What Do You Really Know about BIM Workflows?

March 8, 2020
David Butts &

Revit, AutoCAD, and vertical applications have evolved into essential engineering design tools that improve productivity, boost accuracy, and increase coordination. But the fact remains that we’re not as good at the BIM workflow as we would like to think we are. It’s important to figure out why and how we can get to where we need to be.

I’ll start by defining BIM—Building Information Modeling. BIM is a workflow, and it’s a combination of three key items that occur during the design process.

Breaking It Down

  • The B in BIM is not a noun but a verb—the action of constructing, building, and creating. It’s not specific to a building but can be applied to water treatment plants, dams, and other infrastructure projects.
  • The I is one of the real keys moving forward—information is the new gold standard when it comes to design-to-construction workflows.
  • The M is the one part of the BIM process that’s consistent. Gradually, the AutoCAD and Autodesk platforms of 3D modeling tools have expanded, becoming easier to use and even an expected part of the design process.

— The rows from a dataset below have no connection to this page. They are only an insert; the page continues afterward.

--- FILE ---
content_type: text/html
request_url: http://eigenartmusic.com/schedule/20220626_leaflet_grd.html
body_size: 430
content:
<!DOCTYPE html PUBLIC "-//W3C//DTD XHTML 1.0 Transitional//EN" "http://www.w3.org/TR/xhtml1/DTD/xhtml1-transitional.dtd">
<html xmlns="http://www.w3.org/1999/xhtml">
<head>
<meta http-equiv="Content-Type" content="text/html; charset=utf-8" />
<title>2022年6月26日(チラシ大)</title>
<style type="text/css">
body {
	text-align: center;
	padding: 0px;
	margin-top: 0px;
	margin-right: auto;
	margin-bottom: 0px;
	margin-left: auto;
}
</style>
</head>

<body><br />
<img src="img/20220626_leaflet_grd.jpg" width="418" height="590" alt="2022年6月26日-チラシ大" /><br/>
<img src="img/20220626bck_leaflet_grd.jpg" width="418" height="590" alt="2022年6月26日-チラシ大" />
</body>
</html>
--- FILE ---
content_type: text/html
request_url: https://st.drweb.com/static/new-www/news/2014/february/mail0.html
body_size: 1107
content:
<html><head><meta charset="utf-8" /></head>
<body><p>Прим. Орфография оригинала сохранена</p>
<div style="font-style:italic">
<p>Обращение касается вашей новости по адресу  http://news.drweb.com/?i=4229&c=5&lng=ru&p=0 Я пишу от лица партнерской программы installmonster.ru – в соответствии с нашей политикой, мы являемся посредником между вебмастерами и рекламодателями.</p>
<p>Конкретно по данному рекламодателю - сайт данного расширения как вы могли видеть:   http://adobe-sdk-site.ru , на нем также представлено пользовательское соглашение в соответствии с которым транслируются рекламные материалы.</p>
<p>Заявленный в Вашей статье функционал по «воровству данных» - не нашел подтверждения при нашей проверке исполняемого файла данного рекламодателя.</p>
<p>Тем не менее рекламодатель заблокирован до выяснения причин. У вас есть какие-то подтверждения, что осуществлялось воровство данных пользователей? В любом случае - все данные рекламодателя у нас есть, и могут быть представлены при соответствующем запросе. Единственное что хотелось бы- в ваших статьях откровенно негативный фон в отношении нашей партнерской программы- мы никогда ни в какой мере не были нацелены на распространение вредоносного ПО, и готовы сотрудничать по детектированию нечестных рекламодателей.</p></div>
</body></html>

It has become simple to extract from someone’s head the idea of what the structure should be and convert it into a virtual world that is easy for even novice users to navigate and understand.

But BIM is just the sum of these parts. Creating logical connections that harvest data from utility connections to our infrastructure is where BIM can take us to the next level. The information that is associated with the components created during the act of building something sets BIM apart from traditional CAD tools. The data related to the components is not static but interactive.

Workflows in Action

I’ll use the design of a water treatment facility to illustrate an effective, interactive, BIM-integrated approach. At the predesign level, the site is evaluated, and it’s determined that it includes some wetlands and will require pilings to reach the rock substrate below the clay-sand soil mix. The old method of proceeding would include site exploration, borings, and necessary groundwork.

But today, drones and aerial photogrammetry give us the third view above the site that was once prohibitively expensive to generate and produce. Three-dimensional point clouds bring the third dimension quickly to the overall view without the need for outdated drawings and field measurements. The point cloud can now be used to generate a more accurate representation of real-world conditions.

Once this model is generated, tools such as Revit can be used to create building element representations over the cloud model. Sections also give us a better view of the conditions to corroborate traditional site investigation methods.

Integrating the Data

In the design development stage, individual teams accumulate information about the equipment and systems needed to complete the layout. The BIM workflow requires the data to be integrated into the model representations, as opposed to simply sharing the original forms, where multiple inputs could be required in different document sets. The model element author that owns the equipment inputs the data in the actual model itself, and the data can be updated in real-time.

At this point, the client’s ownership evolves. It’s no longer about simply storing the DWG in a network drive. The owner takes on the responsibility of owning the building, information, and model combined.